Stored data:
###
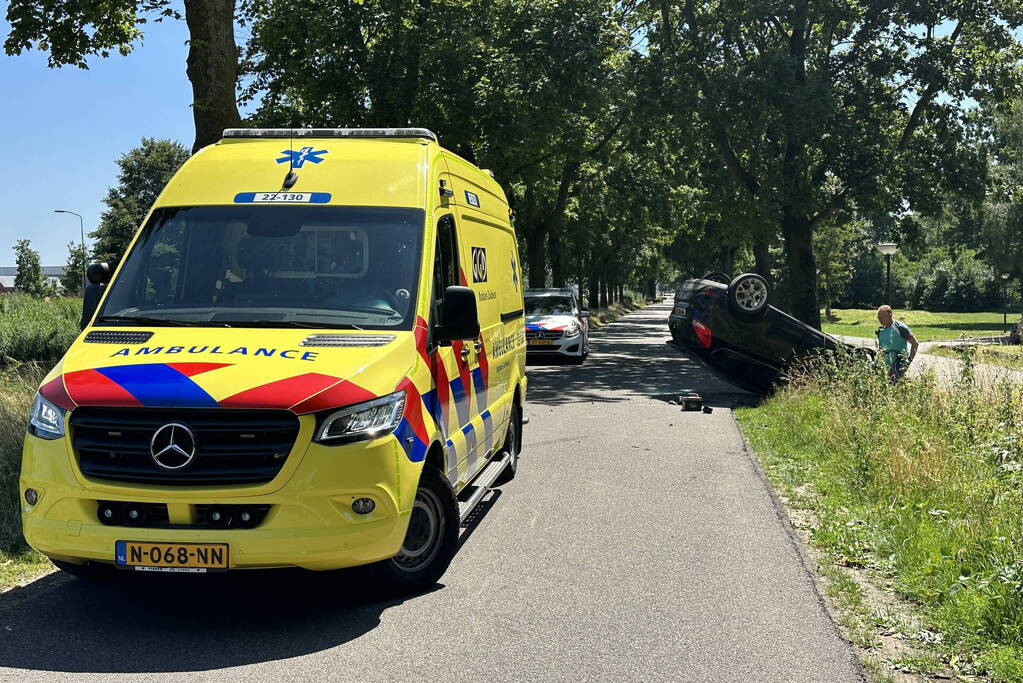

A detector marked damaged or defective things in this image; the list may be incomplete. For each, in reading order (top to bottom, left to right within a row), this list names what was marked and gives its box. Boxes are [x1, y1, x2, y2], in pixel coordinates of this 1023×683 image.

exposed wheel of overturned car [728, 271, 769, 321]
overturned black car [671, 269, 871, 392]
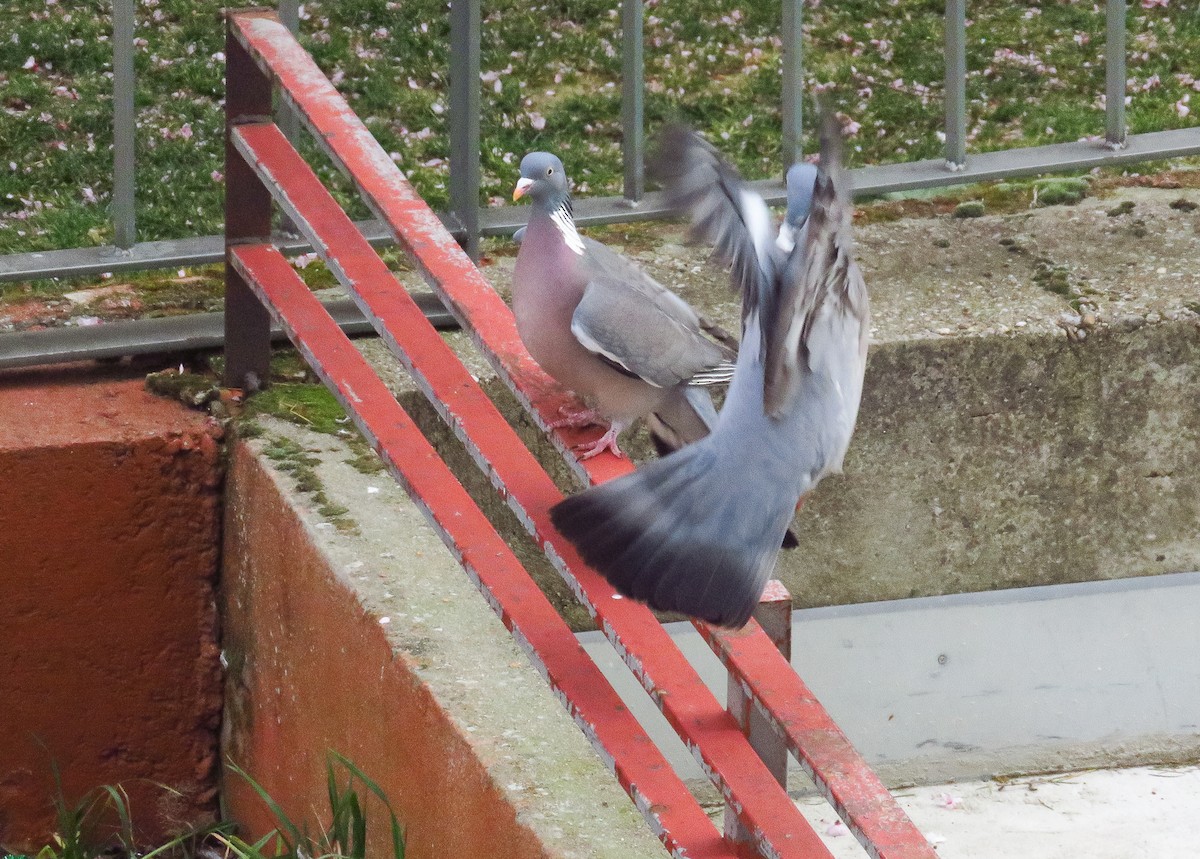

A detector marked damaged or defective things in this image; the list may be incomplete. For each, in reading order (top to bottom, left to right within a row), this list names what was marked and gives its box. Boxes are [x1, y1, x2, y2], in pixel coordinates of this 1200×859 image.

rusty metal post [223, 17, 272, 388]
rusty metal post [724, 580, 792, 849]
###
What you will do: Could you please return the entries above exactly, minus the pictures?

Result of this task:
A detector marked damaged or defective things in this image; the list may be incomplete. For each, in reading order (top to bottom, left to right within a row), this list names what was marked and gives its box. Boxes are [x1, y1, x2, y2], in pixel coordinates of this 1023×683 image.

exposed wheel of overturned car [728, 271, 769, 321]
overturned black car [671, 269, 871, 392]

A detector marked damaged or defective things in this image; the list may be incomplete. For each, in reading order (top to bottom, left to right within a row), this list names what was marked and gives its box. Boxes are [x1, y1, x2, y2], in pixel coordinates of this 1200×859 image.

rusty metal post [223, 17, 272, 388]
rusty metal post [724, 580, 792, 849]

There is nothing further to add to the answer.